* [ABOUT THIS EXERCISE]: Lower down are entries containing pictures. Copy exactly, without those pictures, the lines from the line with "Air Pollution: The" through the line with "Café moulu pour".

* [RECORDS TO PROCESS]:

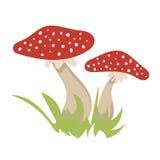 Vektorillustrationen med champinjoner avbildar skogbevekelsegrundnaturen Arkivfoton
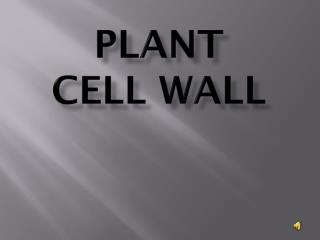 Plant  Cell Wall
---
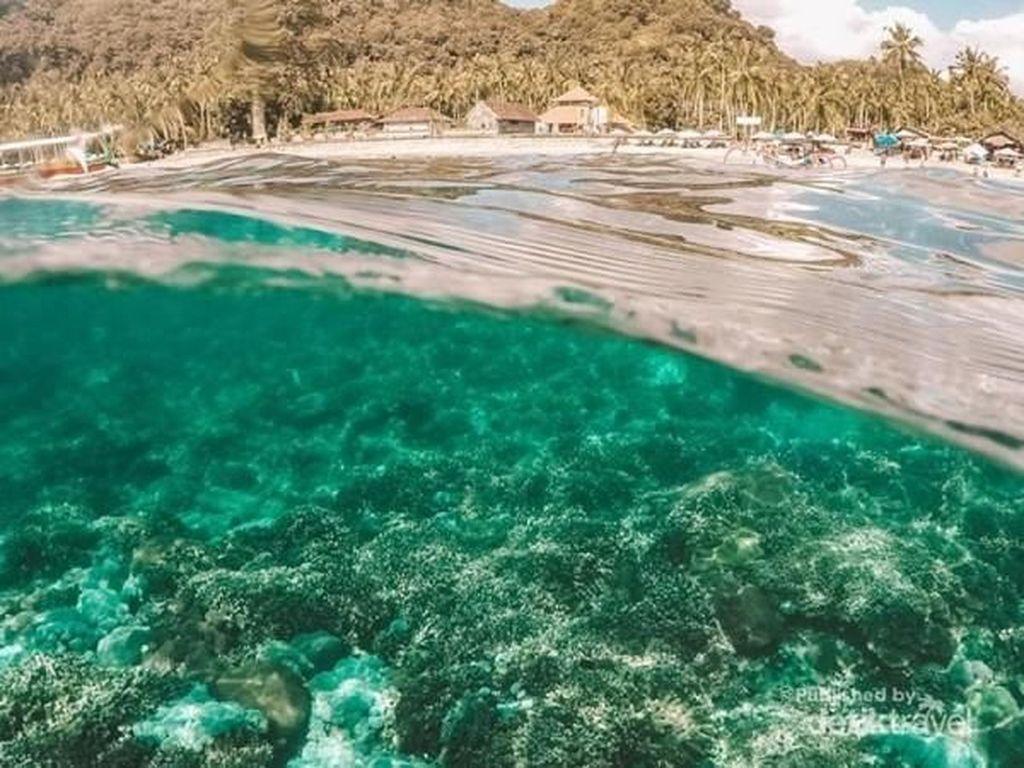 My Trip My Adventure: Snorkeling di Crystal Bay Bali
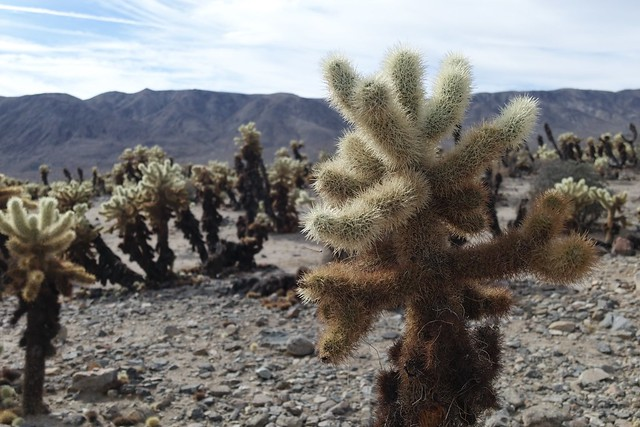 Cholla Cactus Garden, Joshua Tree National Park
---
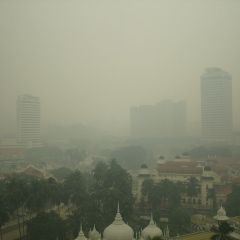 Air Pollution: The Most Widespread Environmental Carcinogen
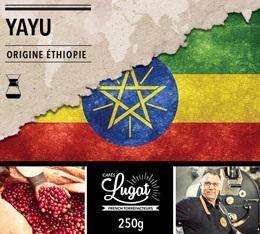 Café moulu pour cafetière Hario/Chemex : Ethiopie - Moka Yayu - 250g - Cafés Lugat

* [RESULT OF THIS TASK]:
 Air Pollution: The Most Widespread Environmental Carcinogen
 Café moulu pour cafetière Hario/Chemex : Ethiopie - Moka Yayu - 250g - Cafés Lugat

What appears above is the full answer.